Exposición en el Museo del Arroz de València que reúne acuarelas de María García Calvo conectando dos paisajes marcados por el agua y el cultivo del arroz.
Los trazos suaves y las veladuras propias de la técnica en agua buscan transmitir el paso del tiempo a través de los ciclos del arroz, un cultivo que, a lo largo de los siglos, ha marcado el modo de vida de ambas orillas.
Según la artista, la mirada detenida en el cultivo del arroz permite al público percibir cómo la naturaleza se transforma en paisaje cuando es observada, organizada y modificada por la acción humana.
María García Calvo, valenciana de origen y residente en Italia desde 2001, lleva más de dos décadas trabajando en una estética que privilegia el agua como soporte y como peso de la memoria agrícola.
Desde 2018 se ha asentado en la llanura veronesa, donde continúa su labor plástica, principalmente con acuarelas, y donde también imparte cursos de artes plásticas basados en la observación lenta, la atención al detalle y la empatía con el entorno.
La exposición reúne obras de distintas series que hablan de la simbiosis entre agua, suelos y cultivo. La pintora ha mostrado su trabajo en salas y espacios expositivos de diversas ciudades italianas, y sus piezas forman parte de colecciones privadas de España e Italia.
El #Museo del Arroz indica que la muestra se puede visitar de martes a sábado, de 10:00 a 14:00 y de 15:00 a 19:00, y los domingos y festivos, de 10:00 a 14:00.
En algunos pasajes el paisaje se convierte en un registro de memoria, donde el agua parece susurrar historias de cosecha y de vida cotidiana de los regadíos.
Supuestamente la organización baraja una entrada simbólica para costear la muestra; se estima un precio de unos 6 euros, con posibles descuentos para estudiantes o mayores, presuntamente.

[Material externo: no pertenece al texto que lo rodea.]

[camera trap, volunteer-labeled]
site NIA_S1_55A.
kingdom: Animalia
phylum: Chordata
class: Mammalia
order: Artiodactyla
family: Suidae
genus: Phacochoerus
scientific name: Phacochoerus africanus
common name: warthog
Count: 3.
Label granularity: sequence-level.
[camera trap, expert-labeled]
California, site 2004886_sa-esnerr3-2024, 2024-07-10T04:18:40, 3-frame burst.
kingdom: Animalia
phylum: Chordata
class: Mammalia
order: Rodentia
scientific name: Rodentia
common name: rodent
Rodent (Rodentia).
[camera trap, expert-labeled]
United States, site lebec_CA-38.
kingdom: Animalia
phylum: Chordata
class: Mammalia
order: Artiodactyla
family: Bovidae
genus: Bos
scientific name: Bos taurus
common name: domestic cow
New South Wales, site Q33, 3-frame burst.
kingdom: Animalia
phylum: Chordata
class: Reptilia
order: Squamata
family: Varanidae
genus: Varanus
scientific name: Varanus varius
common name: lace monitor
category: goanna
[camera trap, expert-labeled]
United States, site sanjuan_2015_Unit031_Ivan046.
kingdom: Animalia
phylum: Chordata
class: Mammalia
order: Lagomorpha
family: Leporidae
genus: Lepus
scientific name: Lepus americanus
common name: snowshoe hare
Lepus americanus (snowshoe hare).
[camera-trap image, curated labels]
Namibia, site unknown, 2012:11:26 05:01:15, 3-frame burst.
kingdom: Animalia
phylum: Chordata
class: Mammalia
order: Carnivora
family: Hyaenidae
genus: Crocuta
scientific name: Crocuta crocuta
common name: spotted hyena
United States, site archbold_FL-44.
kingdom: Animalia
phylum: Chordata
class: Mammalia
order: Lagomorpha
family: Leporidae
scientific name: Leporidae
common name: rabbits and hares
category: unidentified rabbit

Aunque la obra y la muestra hablan principalmente de la contemplación y de la relación entre dos comunidades históricamente vinculadas por el arroz, la propuesta invita también a reflexionar sobre la relación entre paisaje y tiempo, y sobre cómo la interacción entre naturaleza y acción humana da forma a los territorios.
El interés por estos paisajes no es nuevo: la Albufera de #Valencia ha sido escenario de una tradición de gestión del agua y de cultivo del arroz que moldeó no solo la economía local
A nivel histórico, el interés por estos paisajes no es nuevo: la Albufera de Valencia ha sido escenario de una tradición de gestión del agua y de cultivo del arroz que moldeó no solo la economía local, sino también la identidad cultural de la región.
La llanura de Verona, por su parte, aporta una visión mediterránea distinta, pero a menudo conectada por redes de comercio y técnicas agrarias que se han ido heredando a lo largo de siglos.
En este marco, la obra de García Calvo se sitúa en una corriente de dialogo entre dos geografías que, aunque separadas por la frontera de un país, comparten un lenguaje común hecho de agua, tierra y memoria.
La artista describe su proceso como un intento de ver el paso del tiempo en el que el paisaje no es algo estático, sino un organismo que respira con cada cosecha, con cada estación, con cada lavado de color sobre el papel.
La muestra, además, se presenta como una oportunidad para acercar al público a una forma de #arte basada en la observación lenta y en la empatía con el entorno.
García Calvo, que ha desarrollado su trayectoria expositiva en varias ciudades italianas, mantiene una conexión fuerte con su Valencia natal, y la posibilidad de que su obra forme parte de colecciones privadas en España e Italia refuerza la idea de un puente cultural entre ambas orillas.